- [Required work] Word for word, transcribe the records that follow.

- [The data]
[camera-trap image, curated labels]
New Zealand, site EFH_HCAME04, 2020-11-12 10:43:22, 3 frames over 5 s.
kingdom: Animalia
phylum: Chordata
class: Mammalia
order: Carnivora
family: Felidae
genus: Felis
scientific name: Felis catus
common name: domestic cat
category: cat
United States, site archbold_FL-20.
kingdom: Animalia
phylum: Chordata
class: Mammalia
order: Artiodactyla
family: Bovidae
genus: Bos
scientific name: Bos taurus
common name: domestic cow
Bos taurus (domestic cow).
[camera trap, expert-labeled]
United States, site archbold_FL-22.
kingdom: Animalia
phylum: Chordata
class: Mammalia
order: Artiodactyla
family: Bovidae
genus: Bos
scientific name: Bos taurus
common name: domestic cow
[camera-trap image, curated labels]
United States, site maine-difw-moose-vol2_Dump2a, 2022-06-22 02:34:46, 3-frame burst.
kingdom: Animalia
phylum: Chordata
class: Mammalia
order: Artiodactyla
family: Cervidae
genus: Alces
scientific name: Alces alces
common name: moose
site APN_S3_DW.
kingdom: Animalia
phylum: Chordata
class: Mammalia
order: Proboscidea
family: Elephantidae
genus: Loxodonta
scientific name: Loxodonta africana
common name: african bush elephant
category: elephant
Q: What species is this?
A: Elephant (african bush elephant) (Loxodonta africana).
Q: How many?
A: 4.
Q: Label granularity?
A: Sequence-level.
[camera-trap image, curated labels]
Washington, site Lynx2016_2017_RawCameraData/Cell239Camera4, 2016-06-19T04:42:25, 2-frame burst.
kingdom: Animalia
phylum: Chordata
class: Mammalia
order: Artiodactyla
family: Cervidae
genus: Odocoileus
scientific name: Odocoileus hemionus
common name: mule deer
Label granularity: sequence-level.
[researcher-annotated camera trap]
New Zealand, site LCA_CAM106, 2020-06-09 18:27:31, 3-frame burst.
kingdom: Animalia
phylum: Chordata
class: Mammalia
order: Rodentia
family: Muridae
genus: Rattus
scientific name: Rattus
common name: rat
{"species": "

- [Result below]
[camera-trap image, curated labels]
New Zealand, site EFH_HCAME04, 2020-11-12 10:43:22, 3 frames over 5 s.
kingdom: Animalia
phylum: Chordata
class: Mammalia
order: Carnivora
family: Felidae
genus: Felis
scientific name: Felis catus
common name: domestic cat
category: cat
United States, site archbold_FL-20.
kingdom: Animalia
phylum: Chordata
class: Mammalia
order: Artiodactyla
family: Bovidae
genus: Bos
scientific name: Bos taurus
common name: domestic cow
Bos taurus (domestic cow).
[camera trap, expert-labeled]
United States, site archbold_FL-22.
kingdom: Animalia
phylum: Chordata
class: Mammalia
order: Artiodactyla
family: Bovidae
genus: Bos
scientific name: Bos taurus
common name: domestic cow
[camera-trap image, curated labels]
United States, site maine-difw-moose-vol2_Dump2a, 2022-06-22 02:34:46, 3-frame burst.
kingdom: Animalia
phylum: Chordata
class: Mammalia
order: Artiodactyla
family: Cervidae
genus: Alces
scientific name: Alces alces
common name: moose
site APN_S3_DW.
kingdom: Animalia
phylum: Chordata
class: Mammalia
order: Proboscidea
family: Elephantidae
genus: Loxodonta
scientific name: Loxodonta africana
common name: african bush elephant
category: elephant
Q: What species is this?
A: Elephant (african bush elephant) (Loxodonta africana).
Q: How many?
A: 4.
Q: Label granularity?
A: Sequence-level.
[camera-trap image, curated labels]
Washington, site Lynx2016_2017_RawCameraData/Cell239Camera4, 2016-06-19T04:42:25, 2-frame burst.
kingdom: Animalia
phylum: Chordata
class: Mammalia
order: Artiodactyla
family: Cervidae
genus: Odocoileus
scientific name: Odocoileus hemionus
common name: mule deer
Label granularity: sequence-level.
[researcher-annotated camera trap]
New Zealand, site LCA_CAM106, 2020-06-09 18:27:31, 3-frame burst.
kingdom: Animalia
phylum: Chordata
class: Mammalia
order: Rodentia
family: Muridae
genus: Rattus
scientific name: Rattus
common name: rat
{"species": "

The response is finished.